Durante mucho tiempo las alcacias me parecieron un árbol de barrio obrero, y si me gustaban no era por su hojas sino por sus connotaciones. Uno se va despojando de la simbología y queda el árbol desnudo, lleno de armonía, verosímil. La ele le da sin querer un prestigio andalusí, y en realidad es una prótesis que naturalmente los hablantes incluían porque resultaba poco fluido y algo pedante decir acacia. El lenguaje popular se arabizaba para sonar cercano.

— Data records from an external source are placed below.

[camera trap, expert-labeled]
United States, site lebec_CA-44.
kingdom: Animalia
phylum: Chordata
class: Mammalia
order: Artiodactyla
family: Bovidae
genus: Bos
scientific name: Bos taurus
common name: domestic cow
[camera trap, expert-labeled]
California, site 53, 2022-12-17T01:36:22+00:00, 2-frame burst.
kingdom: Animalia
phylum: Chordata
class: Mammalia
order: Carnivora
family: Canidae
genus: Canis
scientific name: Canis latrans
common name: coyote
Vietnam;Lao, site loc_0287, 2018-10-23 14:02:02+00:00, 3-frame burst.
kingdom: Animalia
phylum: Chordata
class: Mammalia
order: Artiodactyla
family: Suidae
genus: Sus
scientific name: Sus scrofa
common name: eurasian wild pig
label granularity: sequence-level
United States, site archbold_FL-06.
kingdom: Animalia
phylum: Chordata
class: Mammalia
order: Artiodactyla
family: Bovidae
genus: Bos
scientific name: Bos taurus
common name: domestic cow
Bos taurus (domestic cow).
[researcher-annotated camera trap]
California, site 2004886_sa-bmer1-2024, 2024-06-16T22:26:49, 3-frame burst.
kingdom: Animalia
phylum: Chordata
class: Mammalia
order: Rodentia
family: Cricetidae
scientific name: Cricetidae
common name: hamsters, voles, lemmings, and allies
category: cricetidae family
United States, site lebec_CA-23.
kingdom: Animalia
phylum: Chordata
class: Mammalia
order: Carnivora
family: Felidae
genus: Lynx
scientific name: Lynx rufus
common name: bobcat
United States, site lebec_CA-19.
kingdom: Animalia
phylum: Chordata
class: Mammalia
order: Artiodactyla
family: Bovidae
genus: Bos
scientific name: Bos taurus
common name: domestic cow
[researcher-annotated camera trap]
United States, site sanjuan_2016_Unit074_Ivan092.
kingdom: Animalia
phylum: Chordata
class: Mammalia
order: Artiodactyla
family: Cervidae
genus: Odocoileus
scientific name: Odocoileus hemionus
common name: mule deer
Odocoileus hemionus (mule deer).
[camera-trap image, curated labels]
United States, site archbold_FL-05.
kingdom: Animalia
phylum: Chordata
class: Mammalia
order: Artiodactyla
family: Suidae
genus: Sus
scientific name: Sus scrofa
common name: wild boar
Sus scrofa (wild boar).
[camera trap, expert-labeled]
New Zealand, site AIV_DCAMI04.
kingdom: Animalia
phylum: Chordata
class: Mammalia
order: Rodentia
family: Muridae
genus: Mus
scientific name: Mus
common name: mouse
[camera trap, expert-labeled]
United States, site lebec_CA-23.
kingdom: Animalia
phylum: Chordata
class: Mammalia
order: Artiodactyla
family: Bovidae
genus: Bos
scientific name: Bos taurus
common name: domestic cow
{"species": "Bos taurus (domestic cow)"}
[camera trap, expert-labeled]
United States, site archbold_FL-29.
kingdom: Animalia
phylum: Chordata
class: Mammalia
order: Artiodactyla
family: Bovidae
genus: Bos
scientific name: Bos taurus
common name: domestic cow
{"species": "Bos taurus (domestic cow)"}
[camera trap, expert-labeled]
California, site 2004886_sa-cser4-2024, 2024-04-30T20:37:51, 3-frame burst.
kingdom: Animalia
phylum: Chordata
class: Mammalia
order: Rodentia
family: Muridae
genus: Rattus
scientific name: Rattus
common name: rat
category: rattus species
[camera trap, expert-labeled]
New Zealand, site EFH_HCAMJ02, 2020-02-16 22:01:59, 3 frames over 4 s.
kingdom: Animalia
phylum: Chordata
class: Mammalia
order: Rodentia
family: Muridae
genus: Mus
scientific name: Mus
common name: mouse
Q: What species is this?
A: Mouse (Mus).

Digo esto porque el sol de estos últimos días ha bajado el suflé de la nieve y al lado de la celinda ha reaparecido una vara de alcacia muy fina —algo más de medio metro— que el año pasado ya lucía su ramo de hojas y sus espinas. Las ramas, finas como alambres, no eran lo bastante consistentes y cayeron, pero el tronco, no más grueso que un lapicero, sigue tieso y con buen color. Aguantará, sin duda. La cuidaremos con mimo hasta que empiecen a salirle las estrías. A su alrededor, a la debida distancia, no estaría mal plantar un arboreto de especies infantiles, las moreras de la piscina, los olmos de los caminos, las sargas del río, los cipreses del cementerio. Las nogueras y los cerezos fueron descubrimientos de adolescencia, y chopos y pinos eran lo que había cuando íbamos al campo a merendar. A ver si me da tiempo a verla tan crecida como aquellas. Si para entonces soy capaz de arrodillarme, limpiaré su alrededor y echaré una partida: chivas, pipalmos, tutes y gua.